= Jon Blair =

South African-born British film director and producer

Jon Blair, CBE (born 1950), is a South African-born British writer, film producer, and director of documentaries, drama, and comedy.

==Biography==
Jon Blair was born in South Africa in 1950. After evading conscription into the South African Defence Force in 1966, he fled to England. He has won an Academy Award, two Emmy Awards, an International Documentary Association Distinguished Achievement Award, and a BAFTA. He was appointed Commander of the Order of the British Empire (CBE) in the 2015 Birthday Honours for services to film. In 1994, Blair received an honorary doctorate from Stockton University (then Richard Stockton College) for advancing human rights awareness through film.

In 2003, Blair served as a visiting professor at Stockton, teaching a cross-disciplinary course on real-world issue research.

==Documentaries==
Blair's 1995 documentary Anne Frank Remembered won the Academy Award for Best Documentary Feature and an International Emmy Award. It also received awards at the Chicago International Film Festival, Hamptons International Film Festival, and others.

His 1983 BAFTA-winning documentary Schindler, narrated by Dirk Bogarde, preceded Steven Spielberg's Schindler's List and served as a research resource for the film. Blair re-released Schindler in 2019 with Ben Kingsley narrating.

Blair's 2022 documentary Navalny: The Man Putin Couldn't Kill won the Gold Nymph Award at the Monte Carlo Television Festival.

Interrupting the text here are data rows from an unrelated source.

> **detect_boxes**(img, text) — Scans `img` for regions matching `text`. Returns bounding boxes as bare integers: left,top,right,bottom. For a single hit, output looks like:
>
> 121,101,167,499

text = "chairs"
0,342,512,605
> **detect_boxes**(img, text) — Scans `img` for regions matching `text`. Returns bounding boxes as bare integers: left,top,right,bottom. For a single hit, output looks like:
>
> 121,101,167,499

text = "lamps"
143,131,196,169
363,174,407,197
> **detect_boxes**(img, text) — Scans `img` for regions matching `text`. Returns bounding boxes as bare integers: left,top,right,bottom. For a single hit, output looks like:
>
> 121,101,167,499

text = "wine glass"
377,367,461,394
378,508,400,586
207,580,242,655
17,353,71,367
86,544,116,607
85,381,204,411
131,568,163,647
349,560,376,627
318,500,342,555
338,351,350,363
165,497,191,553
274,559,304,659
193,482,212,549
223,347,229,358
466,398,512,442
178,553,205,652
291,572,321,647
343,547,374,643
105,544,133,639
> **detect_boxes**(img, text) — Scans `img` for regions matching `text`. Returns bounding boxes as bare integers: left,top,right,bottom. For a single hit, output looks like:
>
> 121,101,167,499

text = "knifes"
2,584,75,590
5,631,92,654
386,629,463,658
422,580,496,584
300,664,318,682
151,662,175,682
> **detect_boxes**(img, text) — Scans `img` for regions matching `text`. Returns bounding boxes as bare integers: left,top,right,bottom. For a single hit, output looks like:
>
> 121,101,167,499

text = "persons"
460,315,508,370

As Head of Documentaries for Al Jazeera English (2011–2013), Blair executive-produced Bahrain: Shouting in the Dark, which won a George Polk Award and Amnesty International Media Award.

Other works include:
- Dancing with the Devil (2009), examining Rio de Janeiro's drug wars.
- Ochberg's Orphans (2007), Oscar-shortlisted for Best Short Documentary.
- Murder Most Foul (2007), a crime documentary for Channel 4.

==Theatrical films==
- Monster in a Box (1991), produced by Blair and directed by Nick Broomfield, featuring Spalding Gray.

==Drama and comedy==
Blair co-created Spitting Image (1984–1987), winning two Emmys. Other works include BBC's Dawn French's Girls Who Do: Comedy (2006).

==Theatre==
Blair authored The Biko Inquest (1978), a play about Steve Biko's death, staged by the Royal Shakespeare Company and starring Albert Finney.